Al momento stai visualizzando Studi su Pietro Barcellona

Il 24 e 25 ottobre dello scorso anno, organizzati esclusivamente dal Gruppo CIAI, si sono svolte due giornate di studio sul compianto filosofo e artista Pietro Barcellona, che del Gruppo era socio. Tra i contributi, esito di ricerche critiche e testimonianze dei componenti del CIAI, vi sono stati due graditi interventi di altrettante laureande dell’Università di Catania: Brigitte Circo e Chiara Mammino, entrambe presentate da socie del Gruppo. Circo ha recensito la silloge di interventi giornalistici “Viaggio nel Bel Paese” e Mammino il saggio sociologico-filosofico “La speranza contro la paura”, puntuali e gradevoli contributi che qui pubblichiamo, non potendoli inserire tra quelli ordinate nel volume degli Atti che conterrà esclusivamente i contributi dei Soci del Gruppo Convergenze Intellettualie Artistiche Italiane. Il Comitato di redazione infatti ha unanimemente deliberato di rendere omaggio all’impegno delle due giovani relatrici ospitandone le relazioni su questa Rassegna.

 

SUL BEL PAESE
di Brigitte Circo

“La gioventù è diventata una condizione insopportabile.” Con questa citazione breve ed incisiva voglio ricordare e  introdurre il pensiero di impegno civile del filosofo dalla personalità poliedrica, distintosi come giornalista, poeta, pensatore, pittore ma anche docente, giurista e parlamentare, Pietro Barcellona.

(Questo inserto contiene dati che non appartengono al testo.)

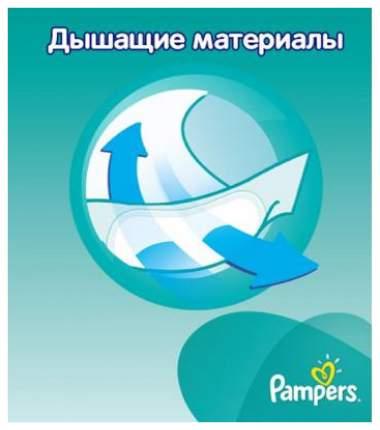 Подгузники Pampers Active Baby-Dry Midi 3 (4-9 кг), 132 шт.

viaggio nel bel paeseNel volume intitolato Viaggio nel Bel Paese. Tra nostalgia e speranza l’esimio intellettuale denuncia una condizione di crisi generale, una Grande Crisi, dinanzi al fallimento del capitalismo liberista e al disfacimento dei principi di civiltà, che genera cinismo e sfiducia. Veri temi di tale condizione disastrosa generale sono non solo il crack finanziario o la disoccupazione (costantemente nel mirino dei media), ma soprattutto disorientamento e disperata solitudine.
Siamo tutti diventati “una scimmia assassina” come ha detto Giorgio Bocca. La solitudine affettiva ha trasformato il prossimo in nemico da sopprimere. La società odierna e in particolar modo noi giovani non abbiamo riferimenti né valori, fondamentali per l’esistenza umana. Ci troviamo a vivere un nichilismo diffuso che ha intossicato ogni sfera: dalla religione all’istruzione fino ad arrivare alla giustizia, coltivando la cultura stessa della mafia e l’utilizzo della sopraffazione per soddisfare la propria sete di potenza.

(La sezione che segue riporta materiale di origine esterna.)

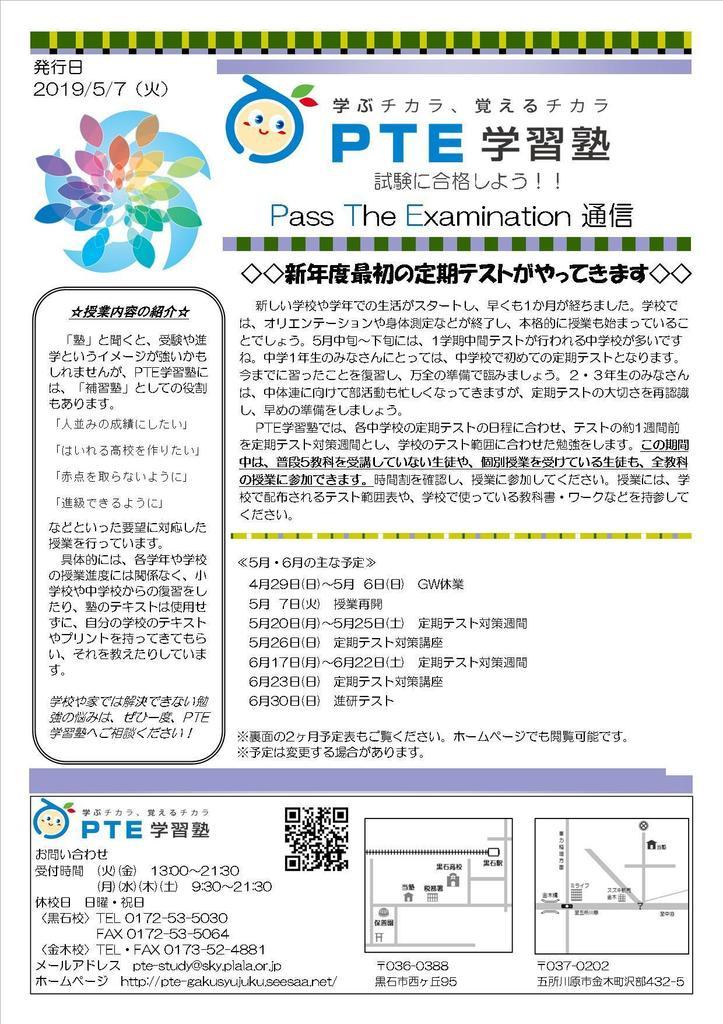 19-5月PTE通信(5月7日発行).jpg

In questa società nichilista si assiste all’esaltazione da parte dei media della dissoluzione della famiglia e della religione, viste come antiche prigioni della libertà.

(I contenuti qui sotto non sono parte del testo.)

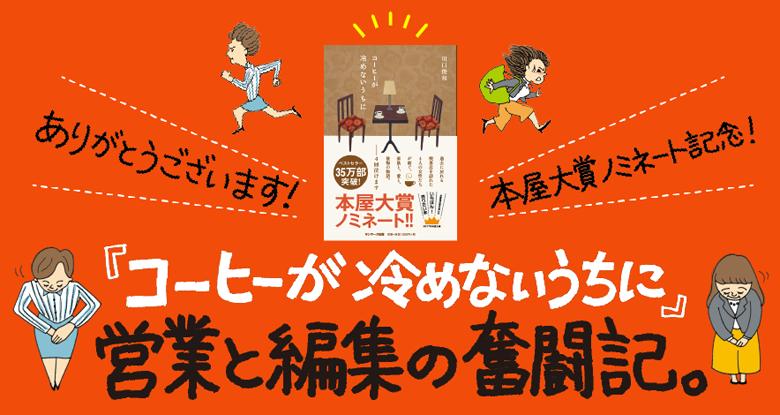 ありがとうございます!『コーヒーが冷めないうちに』本屋大賞にノミネート記念!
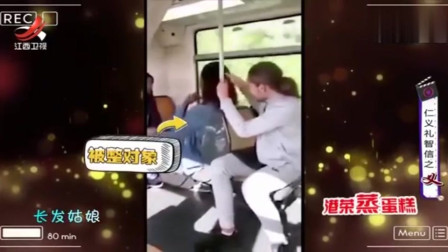 家庭幽默录像:调皮小哥把女友头发绑在栏杆上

La crisi morale della nostra società è l’effetto di un crollo totale della memoria, degli ideali che ci hanno consentito di sopravvivere al terrorismo e agli attacchi alla democrazia con vittime sacrificali quali politici, cittadini, magistrati e poliziotti. Per una riconquista della morale bisognerebbe cambiare il sistema dei media (oggi dominio della casta dell’informazione), il sistema finanziario e la giustizia. Barcellona ritiene che per il riscatto morale bisogna che reagisca la società civile, organizzando comitati di sorveglianza democratica con poteri di controllo su chi governa.
“Una vera e propria lotta per la serietà, contro la corruzione della fiction.”.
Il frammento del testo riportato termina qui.